Although it has been said in many different contexts that “cats are not small dogs,” this is particularly true regarding the manifestation of skin disease in cats. The feline patient presents a unique clinical entity in terms of dermatologic abnormalities. In general, their clinical lesions are often more striking, more severe, and more marked regarding level of improvement compared to their canine counterparts. That said, the diagnostic work-up for a pruritic cat can be a bit more confusing than a pruritic dog due to the fact that they will often present with one or more cutaneous reaction patterns associated with dermatologic disease. Additionally, treatment options for whichever condition is identified needs to be weighed and considered differently compared to if the same disease was seen in a dog.

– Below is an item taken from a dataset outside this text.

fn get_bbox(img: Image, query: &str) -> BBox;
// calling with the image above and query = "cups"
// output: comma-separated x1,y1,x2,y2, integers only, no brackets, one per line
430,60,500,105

Trying to figure out what is making a cat itchy starts with identifying which reaction patterns are present. Cutaneous reaction patterns are commonly recognized lesions in the feline patient that reflect the skin’s response to various inflammatory stimuli. The reaction patterns themselves are just that: patterns. They do not represent a definitive diagnosis. Although feline cutaneous reaction patterns are often indicative of underlying allergic skin disease, other differentials need to be considered. This should include parasitic and infectious etiologies based on history, other clinical signs present, and core dermatologic diagnostics; other differentials including genetic and neoplastic conditions may also necessitate consideration in various circumstances.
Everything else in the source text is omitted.